先日、西尾幹二氏が防衛省の高官に、情報戦略を質したら、アメリカ情報は、米軍筋の垂れ流しを何の疑問もなく頂戴して疑うことをしていない、ということを聞き出し、大変に驚いたことを雑誌かなにかに書かれていたが、平和時に戦争をデザインすることに思いが至らない体質なんだから、いまさら度しがたい体質なんだろうと思った。平和もある条件で誕生し、成長し、やがてある条件が整うと、死に至ることは明々白々、治にいて乱を忘れず、ということばはよく子供の頃聞かされたものだが、最近は、日本がアメリカと4年近くも戦ったことなど御存知ない若者が、けっこうな数いるらしいから、どっちがより深刻か考えてしまう。アメリカにおんぶにだっこで来た弊害だろう。

昨日紹介した、「アメリカの日本改造計画」では、元外務省の佐藤優氏が、日本の占領後、対応した陸軍の
情報参謀の能力を恐れ、対共産主義対策のみに振り向けることに努め、伝統や力をそぐことに努めたと言う。加えて、膨大な図書や資料が失われ、それまで築いてきた資産と人材が失われた損失は極めて大きいと
指摘。国家の独立に不可欠なインテリジェンスをすべて放棄してしまったのは大変な損失と書かれている。

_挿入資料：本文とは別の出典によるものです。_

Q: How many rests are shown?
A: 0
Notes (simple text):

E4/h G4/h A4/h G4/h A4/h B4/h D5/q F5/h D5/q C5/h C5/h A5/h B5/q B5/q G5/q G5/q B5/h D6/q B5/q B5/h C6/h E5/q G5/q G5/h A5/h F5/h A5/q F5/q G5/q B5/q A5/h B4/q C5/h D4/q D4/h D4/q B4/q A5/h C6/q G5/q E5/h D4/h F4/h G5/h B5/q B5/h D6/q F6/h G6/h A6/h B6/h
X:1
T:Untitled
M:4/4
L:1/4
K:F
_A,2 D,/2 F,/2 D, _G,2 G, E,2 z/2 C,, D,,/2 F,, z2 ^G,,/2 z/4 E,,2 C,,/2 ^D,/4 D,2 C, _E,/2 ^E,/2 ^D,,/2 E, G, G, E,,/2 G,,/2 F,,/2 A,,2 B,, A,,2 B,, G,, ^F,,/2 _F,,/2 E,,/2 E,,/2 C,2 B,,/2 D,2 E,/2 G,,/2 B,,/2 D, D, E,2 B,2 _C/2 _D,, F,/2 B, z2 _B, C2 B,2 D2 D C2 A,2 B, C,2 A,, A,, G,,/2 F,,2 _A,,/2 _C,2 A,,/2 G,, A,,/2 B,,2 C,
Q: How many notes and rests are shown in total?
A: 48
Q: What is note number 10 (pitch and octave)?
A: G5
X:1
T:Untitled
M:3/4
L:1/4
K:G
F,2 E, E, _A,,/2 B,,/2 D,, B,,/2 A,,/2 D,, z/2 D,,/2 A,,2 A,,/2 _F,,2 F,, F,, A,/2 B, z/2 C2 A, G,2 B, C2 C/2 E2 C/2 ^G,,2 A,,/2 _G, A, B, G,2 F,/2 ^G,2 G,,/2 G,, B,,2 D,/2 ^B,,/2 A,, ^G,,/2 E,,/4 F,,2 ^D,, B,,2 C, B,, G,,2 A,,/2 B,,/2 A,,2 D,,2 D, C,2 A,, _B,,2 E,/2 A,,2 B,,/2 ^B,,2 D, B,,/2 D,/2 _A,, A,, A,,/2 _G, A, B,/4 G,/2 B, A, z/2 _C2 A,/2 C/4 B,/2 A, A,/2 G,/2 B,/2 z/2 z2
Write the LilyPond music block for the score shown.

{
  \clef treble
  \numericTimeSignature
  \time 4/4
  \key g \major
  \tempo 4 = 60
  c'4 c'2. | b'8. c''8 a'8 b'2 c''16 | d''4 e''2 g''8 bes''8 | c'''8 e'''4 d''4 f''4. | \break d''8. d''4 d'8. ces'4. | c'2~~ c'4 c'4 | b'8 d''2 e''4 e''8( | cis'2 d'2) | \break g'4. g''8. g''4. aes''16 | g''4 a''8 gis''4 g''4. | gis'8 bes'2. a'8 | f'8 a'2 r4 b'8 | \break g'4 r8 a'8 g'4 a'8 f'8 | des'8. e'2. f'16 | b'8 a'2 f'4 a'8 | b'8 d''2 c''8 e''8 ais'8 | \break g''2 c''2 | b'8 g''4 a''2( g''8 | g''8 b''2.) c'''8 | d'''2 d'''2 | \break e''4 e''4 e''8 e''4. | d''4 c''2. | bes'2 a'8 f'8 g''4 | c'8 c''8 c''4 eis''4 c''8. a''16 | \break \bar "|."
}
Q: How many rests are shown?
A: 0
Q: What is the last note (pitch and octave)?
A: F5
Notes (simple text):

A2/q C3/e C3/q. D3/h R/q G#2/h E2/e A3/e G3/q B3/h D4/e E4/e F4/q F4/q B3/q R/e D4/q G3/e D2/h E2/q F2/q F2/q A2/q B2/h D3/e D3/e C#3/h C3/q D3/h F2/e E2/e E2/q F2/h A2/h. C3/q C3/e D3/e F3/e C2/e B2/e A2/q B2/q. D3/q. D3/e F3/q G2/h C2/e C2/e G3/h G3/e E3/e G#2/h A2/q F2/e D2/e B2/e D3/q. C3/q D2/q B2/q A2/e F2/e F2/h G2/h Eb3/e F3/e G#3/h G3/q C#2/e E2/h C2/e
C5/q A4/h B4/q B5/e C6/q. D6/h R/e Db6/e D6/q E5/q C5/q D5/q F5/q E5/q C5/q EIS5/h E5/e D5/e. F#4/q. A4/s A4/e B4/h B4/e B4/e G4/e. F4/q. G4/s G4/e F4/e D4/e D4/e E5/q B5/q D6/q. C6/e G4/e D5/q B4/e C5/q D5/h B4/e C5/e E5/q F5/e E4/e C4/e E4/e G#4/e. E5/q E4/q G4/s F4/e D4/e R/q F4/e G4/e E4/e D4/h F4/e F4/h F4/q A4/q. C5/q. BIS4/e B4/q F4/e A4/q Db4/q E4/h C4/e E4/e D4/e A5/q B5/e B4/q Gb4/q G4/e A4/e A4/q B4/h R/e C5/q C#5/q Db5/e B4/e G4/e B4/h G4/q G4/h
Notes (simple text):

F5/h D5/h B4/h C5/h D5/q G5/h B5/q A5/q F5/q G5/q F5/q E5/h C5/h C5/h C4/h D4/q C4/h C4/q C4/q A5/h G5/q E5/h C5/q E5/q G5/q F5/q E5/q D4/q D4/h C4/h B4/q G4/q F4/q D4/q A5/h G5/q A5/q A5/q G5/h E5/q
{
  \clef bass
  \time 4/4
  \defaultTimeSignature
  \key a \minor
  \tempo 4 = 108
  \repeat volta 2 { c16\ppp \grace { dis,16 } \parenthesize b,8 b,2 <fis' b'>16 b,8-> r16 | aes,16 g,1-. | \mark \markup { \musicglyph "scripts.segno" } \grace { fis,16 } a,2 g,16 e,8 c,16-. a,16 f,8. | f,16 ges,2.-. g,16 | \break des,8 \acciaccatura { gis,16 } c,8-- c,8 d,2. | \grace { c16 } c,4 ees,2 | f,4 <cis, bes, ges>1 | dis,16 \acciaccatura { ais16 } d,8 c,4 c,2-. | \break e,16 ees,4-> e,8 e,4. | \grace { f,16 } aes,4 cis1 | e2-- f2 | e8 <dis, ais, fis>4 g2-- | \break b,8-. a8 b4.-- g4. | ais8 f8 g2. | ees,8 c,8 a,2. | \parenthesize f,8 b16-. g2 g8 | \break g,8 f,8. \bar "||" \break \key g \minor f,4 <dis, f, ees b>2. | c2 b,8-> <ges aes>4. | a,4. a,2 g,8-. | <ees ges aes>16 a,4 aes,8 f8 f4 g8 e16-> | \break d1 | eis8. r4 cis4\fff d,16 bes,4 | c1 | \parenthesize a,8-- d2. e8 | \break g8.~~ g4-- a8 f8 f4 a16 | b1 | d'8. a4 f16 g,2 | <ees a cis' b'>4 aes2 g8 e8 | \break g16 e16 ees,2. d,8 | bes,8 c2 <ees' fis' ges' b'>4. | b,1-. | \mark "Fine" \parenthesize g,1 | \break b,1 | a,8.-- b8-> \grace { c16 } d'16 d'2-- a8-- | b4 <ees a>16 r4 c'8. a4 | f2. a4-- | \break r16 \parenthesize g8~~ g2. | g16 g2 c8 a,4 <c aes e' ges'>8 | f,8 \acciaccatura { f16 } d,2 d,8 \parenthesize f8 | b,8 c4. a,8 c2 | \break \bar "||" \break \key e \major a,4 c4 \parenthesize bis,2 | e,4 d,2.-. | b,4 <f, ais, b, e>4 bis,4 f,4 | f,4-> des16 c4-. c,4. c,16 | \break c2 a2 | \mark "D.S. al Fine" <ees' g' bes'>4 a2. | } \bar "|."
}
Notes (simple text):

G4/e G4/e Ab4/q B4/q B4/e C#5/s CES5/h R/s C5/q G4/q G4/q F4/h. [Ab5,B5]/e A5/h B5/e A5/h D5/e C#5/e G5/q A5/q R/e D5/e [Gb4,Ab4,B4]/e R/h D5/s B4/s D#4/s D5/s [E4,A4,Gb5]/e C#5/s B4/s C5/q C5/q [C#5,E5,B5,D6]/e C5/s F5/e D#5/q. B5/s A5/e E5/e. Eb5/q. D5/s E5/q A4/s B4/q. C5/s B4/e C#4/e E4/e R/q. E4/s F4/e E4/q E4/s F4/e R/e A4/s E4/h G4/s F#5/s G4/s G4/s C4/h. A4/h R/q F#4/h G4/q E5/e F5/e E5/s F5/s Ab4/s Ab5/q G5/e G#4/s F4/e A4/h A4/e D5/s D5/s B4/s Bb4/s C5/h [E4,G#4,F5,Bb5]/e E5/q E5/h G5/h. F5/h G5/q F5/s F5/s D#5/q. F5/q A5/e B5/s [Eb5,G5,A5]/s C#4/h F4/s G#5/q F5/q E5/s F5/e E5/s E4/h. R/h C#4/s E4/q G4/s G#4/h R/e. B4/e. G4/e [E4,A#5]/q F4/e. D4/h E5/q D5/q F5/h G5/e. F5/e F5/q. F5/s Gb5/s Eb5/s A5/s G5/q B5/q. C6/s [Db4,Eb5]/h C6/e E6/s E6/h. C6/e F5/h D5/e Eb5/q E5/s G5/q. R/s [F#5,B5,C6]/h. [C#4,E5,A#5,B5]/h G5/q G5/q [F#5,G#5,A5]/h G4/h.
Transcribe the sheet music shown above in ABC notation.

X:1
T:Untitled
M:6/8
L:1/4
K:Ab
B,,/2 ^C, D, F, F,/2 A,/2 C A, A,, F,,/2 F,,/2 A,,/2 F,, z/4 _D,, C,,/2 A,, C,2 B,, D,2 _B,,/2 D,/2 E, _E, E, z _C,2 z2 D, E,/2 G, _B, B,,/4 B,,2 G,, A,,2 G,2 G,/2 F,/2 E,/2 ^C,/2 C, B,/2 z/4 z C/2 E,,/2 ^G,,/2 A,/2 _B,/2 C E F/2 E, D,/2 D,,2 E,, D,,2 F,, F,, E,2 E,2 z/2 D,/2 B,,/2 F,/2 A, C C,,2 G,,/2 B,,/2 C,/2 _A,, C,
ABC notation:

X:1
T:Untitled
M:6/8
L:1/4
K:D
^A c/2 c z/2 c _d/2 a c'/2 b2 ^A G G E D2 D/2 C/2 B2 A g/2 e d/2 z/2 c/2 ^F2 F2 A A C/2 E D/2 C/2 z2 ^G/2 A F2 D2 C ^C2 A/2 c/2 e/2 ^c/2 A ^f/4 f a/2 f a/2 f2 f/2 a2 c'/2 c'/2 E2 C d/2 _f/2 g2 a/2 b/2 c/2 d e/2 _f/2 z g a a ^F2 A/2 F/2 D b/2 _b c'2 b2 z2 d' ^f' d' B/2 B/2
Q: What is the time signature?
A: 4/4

命のビザ伝説の杉原千畝氏は、白系ロシア人の娘を一時妻とし、その家族からかなりシベリア鉄道沿線情報を仕入れていたらしいことは、書物にも、また再現ドラマでも描かれていた。一時妻どころではなく、晩年も文通したり、着物やその他の物を密かに送ったりしていたと、ユダヤ人学者が書いた伝記にはある。左翼の一部はその部分は作り話だろうというのがあったが、私は信じたい。未亡人の方には迷惑なはなしだろうが、・・・。手を尽くして、オーストラリアの養老院に存命という情報を見つけ出し、彼女の許に出向き、インタビューをするところは感動的。彼女の方から、離婚を申し出たこと、夫に内緒で子供を始末していたことなど、夫はとても優しかったことなどが明るみに。その学者の訪問後程なく彼女は幸福な顔で息を引き取ったという。

1930年代にスターリン体制が確立して本格的な内務人民委員部(政治警察、刑事警察、国境警察、諜報機関を統括する機関)が作られ、ソ連国民全員を登録して相互監視するシステムを構築したため、日本の特務機関は浸透できなくなり、情報がとれなくなった、という。


これでは、その後の戦争では負けてしまうと、秋草俊は大変な危機感を持ち、国際標準の諜報員養成所を作らなければと研究を始めたという。(秋草 俊:陸軍中野学校の生みの親で、関東軍情報部長、ソ連抑留中昭和24年死去、陸士26期卒)





佐藤氏は、秘密情報の98%は公開情報からとれる、という。外務省は、新聞の切り抜き如きは、研修生にさせてはならん、などと言っているらしいが、佐藤氏によれば、名刺をデータベース化することは不毛でも、新聞を切り抜きすることは、非常に重要な基礎作業だと言う。これは、「知的生産の技術」に通じる話しだと思う。最初は不毛だと思うが、時折見返していると、大変なことに気付くことがあるものだ。


長年担当されたロシアの場合、新聞・雑誌から95%、学術書から3%の情報がとれたという。